Big data – Five Colors Science & Technology

On automatic

We point out dangers in succumbing to routine.

Our astronomer is finishing up his revision of a paper on variable stars, which has entailed (among other tasks) carefully rereading some previous work by other scientists. One that matches his most closely in subject started with data on 3542 variable stars, and applied several steps to analyze these. It was all done automatically, of course, because there’s no way to plot, fit, and draw conclusions from thousands of light-curves manually. Unfortunately, looking closer at the process, each step might seem plausible, and would be in another context; but here it produces nonsense. There are quality-control measures that might have been taken, but weren’t. (To be fair to the process of science, it was a poster paper. These are short, terse, and not peer-reviewed. It doesn’t appear to have been followed up with a formal journal paper.)

It reminded him of another paper, from much longer ago, dealing with galaxies. At the time he was investigating the makeup of the Local Group of galaxies, a concentration of smaller objects around the big spirals of the Milky Way (our own) and Andromeda. At the time there were something over two dozen known members. A paper came out sorting some hundreds of relatively nearby galaxies into groups, and it listed 52 in the Local Group. Our astronomer was startled; how had everyone missed the extra ones? He looked more closely into the matter. The authors had started with someone else’s big catalog of galaxy positions and redshifts. Redshifts are a measure of how fast the galaxy is moving away from us. In general, due to the expansion of the universe (a phrase that is misleading and inaccurate, but we’ll deal with that another time), a lower redshift means a galaxy closer to our own. A (relatively) small number of these redshifts were wrong, because a star in our own galaxy was superposed on the distant galaxy and gave a spuriously low result. The authors of the paper automatically placed these galaxies in the Local Group. This should have been caught (it was a peer-reviewed, journal paper) but wasn’t.

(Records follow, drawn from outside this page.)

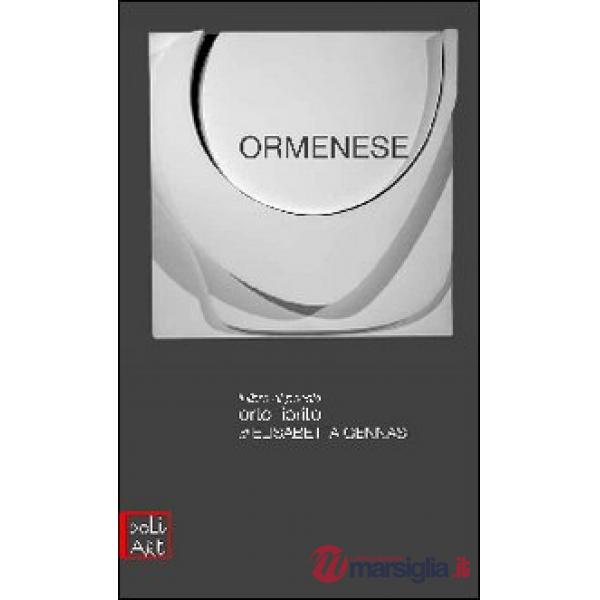 Ben Ormenese. La macchina estetica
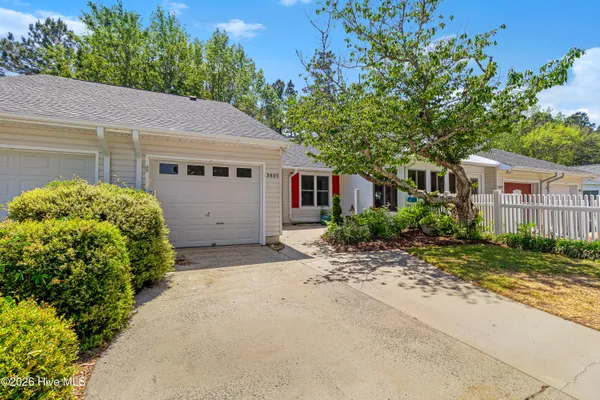 $249,900 | 3803 Galantis Drive, Morehead City, NC 28557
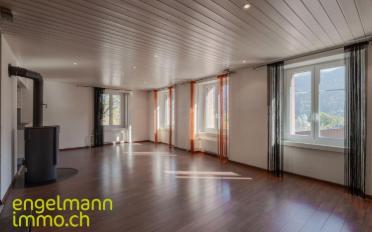 Wohnung 8.5 Zimmer - image - 5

Our astronomer is analyzing ten stars, not 3542. In principle more stars mean better results; but not this time. In an earlier paper he did some dynamical calculations with 342 galaxies, each of whose distance and redshift he tracked down (there were a lot of references in that paper). He still considers the master of data to be Roger Griffin, who could discuss each data point like an old friend.

But this kind of handling of data has already become impossible. The massive surveys of modern astronomy must be analyzed automatically, and by seriously big machines. One can hope that those working in the field have carefully considered all important things that may molest the data and the algorithms that work on them. And of course any serious analysis tests its method and has self-correction in mind. It is, however, a different kind of astronomy.